• Задания
a – Выпишите все географические названия, которые встречаются во фрагменте текста.
b – Сколько строк в записях содержат слово "closer"? Укажите только число.

• Фрагмент текста
----
После аудиенции у короля Феррар решил показать книгу принцу в Ричмонде на Пасху. Молодой Чарльз развязал сатиновые ленты на увесистом томе, радостно воскликнув: «Какая красота!» Открыв книгу и обнаружив, что это Библия, мальчик выкрикнул: «Все прекрасней и прекрасней!» А юный герцог Йоркский спросил, не изготовят ли и ему леди Феррар такой же подарок, как у его брата.

В это самое время с четырех сторон света несколько сот джентльменов направлялись в Лондон на открытие парламента. Оно состоялось 13 апреля 1640 г. Король, который не мог произносить длинные речи из-за заикания, поручил лорду – хранителю печати Финчу от своего имени изложить основные направления королевской политики. Финч был хорошо известен всем, как второй подобострастный лорд Верховный судья, который поддерживал все королевские начинания как в парламенте, так и в Звездной палате. Все помнили, как он протаскивал лесные законы в Эссексе и в качестве спикера последнего парламента принуждал некоторых членов палаты общин выступать с позиций короля, а не отстаивать интересы палаты. По всем этим причинам ему меньше всех других мог доверять парламент и откликнуться на его призыв поддержать короля. Кроме того, он не был способен действовать в сложных ситуациях. Десять лет беспрерывного пребывания на своей должности, во время которого удовлетворялось любое его требование, привели к невиданному росту его самомнения. Его речь-обращение к парламенту поразила всех своей надменностью и покровительственным тоном. Он не пытался найти с оппонентами общий язык и пойти им навстречу.
----
• Представленные данные
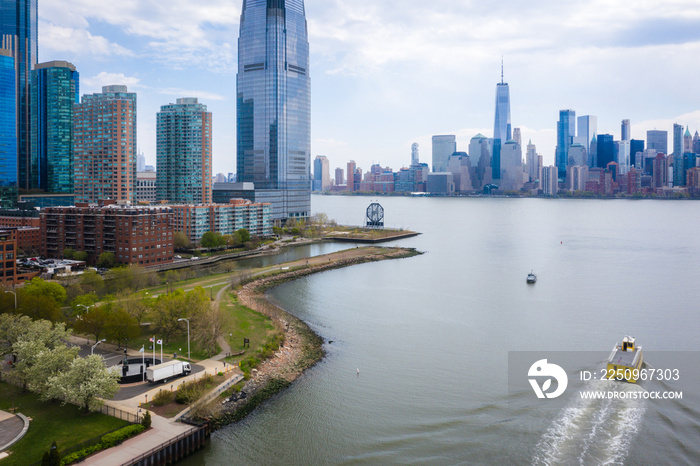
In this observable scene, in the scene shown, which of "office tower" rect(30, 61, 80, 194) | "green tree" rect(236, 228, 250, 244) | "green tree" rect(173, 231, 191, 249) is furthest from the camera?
"office tower" rect(30, 61, 80, 194)

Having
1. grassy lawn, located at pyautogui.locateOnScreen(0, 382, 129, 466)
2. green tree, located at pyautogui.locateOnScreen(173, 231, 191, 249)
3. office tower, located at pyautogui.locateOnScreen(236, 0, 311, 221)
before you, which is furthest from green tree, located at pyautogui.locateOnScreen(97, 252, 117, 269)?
office tower, located at pyautogui.locateOnScreen(236, 0, 311, 221)

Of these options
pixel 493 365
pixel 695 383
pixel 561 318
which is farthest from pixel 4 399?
pixel 561 318

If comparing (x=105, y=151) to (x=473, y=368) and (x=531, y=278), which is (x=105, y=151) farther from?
(x=473, y=368)

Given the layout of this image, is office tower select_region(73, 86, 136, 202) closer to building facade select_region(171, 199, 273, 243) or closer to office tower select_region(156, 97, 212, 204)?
office tower select_region(156, 97, 212, 204)

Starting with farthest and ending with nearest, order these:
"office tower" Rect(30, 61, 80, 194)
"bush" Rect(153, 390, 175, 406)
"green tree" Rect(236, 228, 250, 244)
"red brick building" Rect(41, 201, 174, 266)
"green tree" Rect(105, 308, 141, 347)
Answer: "office tower" Rect(30, 61, 80, 194) < "green tree" Rect(236, 228, 250, 244) < "red brick building" Rect(41, 201, 174, 266) < "green tree" Rect(105, 308, 141, 347) < "bush" Rect(153, 390, 175, 406)

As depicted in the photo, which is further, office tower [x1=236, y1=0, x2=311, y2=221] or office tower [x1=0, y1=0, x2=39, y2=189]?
office tower [x1=0, y1=0, x2=39, y2=189]

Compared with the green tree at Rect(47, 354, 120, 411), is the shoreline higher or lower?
lower

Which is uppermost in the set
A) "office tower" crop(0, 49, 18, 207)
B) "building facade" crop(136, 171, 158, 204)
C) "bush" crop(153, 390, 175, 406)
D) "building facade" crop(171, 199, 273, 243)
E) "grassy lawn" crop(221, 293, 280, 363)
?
"office tower" crop(0, 49, 18, 207)
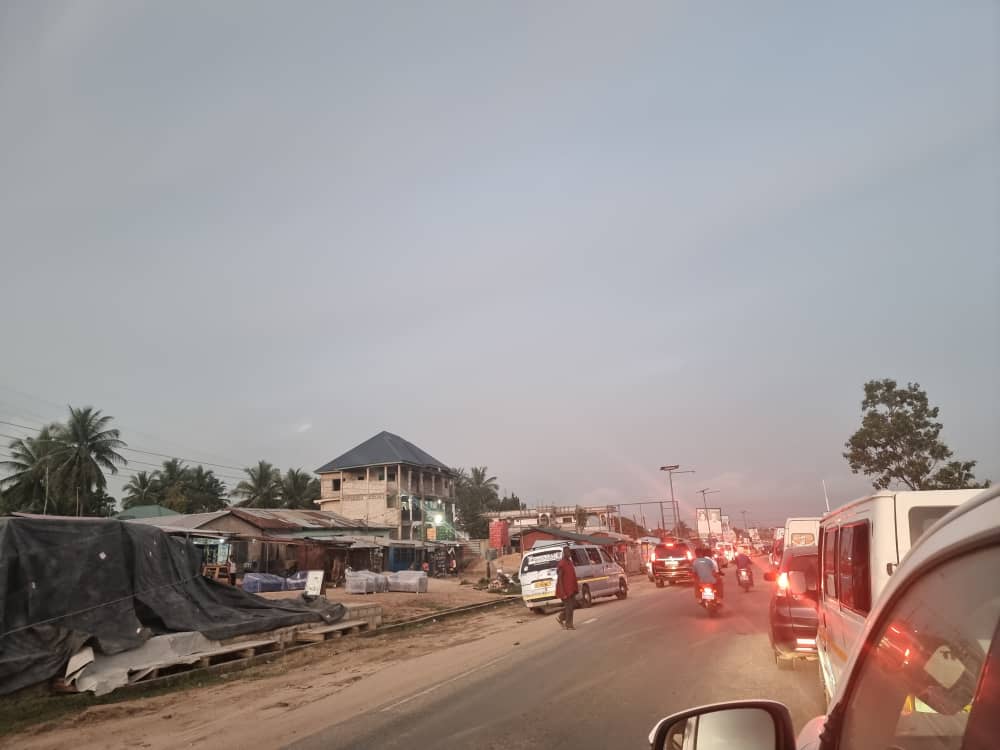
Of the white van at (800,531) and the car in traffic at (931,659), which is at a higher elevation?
the car in traffic at (931,659)

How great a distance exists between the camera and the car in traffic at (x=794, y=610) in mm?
8734

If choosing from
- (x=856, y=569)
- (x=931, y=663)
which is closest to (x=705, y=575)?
(x=856, y=569)

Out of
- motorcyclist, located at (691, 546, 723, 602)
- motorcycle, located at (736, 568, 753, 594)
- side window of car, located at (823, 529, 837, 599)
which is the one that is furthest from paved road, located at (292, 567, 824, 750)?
motorcycle, located at (736, 568, 753, 594)

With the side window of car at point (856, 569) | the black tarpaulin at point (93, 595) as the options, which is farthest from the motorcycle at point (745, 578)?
the side window of car at point (856, 569)

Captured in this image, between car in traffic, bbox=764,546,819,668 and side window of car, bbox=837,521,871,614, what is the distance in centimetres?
321

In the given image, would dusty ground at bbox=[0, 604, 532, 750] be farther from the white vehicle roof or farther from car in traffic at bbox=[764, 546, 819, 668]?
the white vehicle roof

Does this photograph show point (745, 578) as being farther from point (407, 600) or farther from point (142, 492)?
point (142, 492)

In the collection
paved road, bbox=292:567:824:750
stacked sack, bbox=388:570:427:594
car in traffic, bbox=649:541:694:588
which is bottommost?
stacked sack, bbox=388:570:427:594

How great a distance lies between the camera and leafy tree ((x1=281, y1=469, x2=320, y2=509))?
2908 inches

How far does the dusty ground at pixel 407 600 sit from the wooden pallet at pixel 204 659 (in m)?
7.25

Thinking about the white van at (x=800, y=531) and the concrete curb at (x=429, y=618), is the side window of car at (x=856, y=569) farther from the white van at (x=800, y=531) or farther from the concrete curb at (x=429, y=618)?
the white van at (x=800, y=531)

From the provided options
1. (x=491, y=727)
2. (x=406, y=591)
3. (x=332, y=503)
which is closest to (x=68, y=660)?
(x=491, y=727)

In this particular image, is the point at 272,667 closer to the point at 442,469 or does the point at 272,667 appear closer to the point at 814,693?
the point at 814,693

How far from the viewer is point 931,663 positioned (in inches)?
62.2
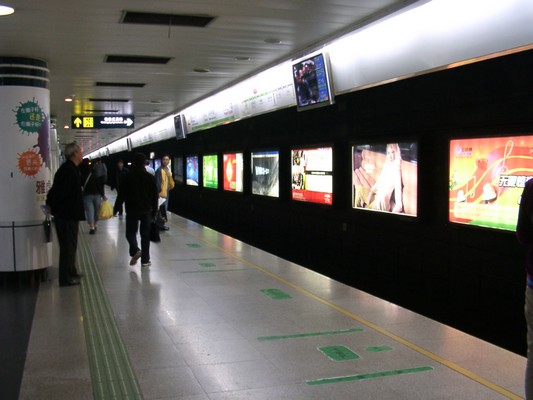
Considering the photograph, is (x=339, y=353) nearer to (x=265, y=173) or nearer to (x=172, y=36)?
(x=172, y=36)

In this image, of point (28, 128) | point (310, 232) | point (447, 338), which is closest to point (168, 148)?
point (310, 232)

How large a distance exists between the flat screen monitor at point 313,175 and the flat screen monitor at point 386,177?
0.75 metres

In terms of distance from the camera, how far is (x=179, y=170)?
1930cm

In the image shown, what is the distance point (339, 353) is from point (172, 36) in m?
3.95

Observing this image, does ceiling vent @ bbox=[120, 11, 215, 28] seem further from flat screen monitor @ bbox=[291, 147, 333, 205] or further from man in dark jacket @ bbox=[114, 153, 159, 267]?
flat screen monitor @ bbox=[291, 147, 333, 205]

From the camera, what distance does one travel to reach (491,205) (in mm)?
5219

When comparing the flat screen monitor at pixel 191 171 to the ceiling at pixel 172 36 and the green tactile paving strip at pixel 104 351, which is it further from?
the green tactile paving strip at pixel 104 351

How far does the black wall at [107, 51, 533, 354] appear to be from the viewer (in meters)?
----
• Ожидаемые результаты
a – Ричмонд, Лондон, Эссекс

b – 2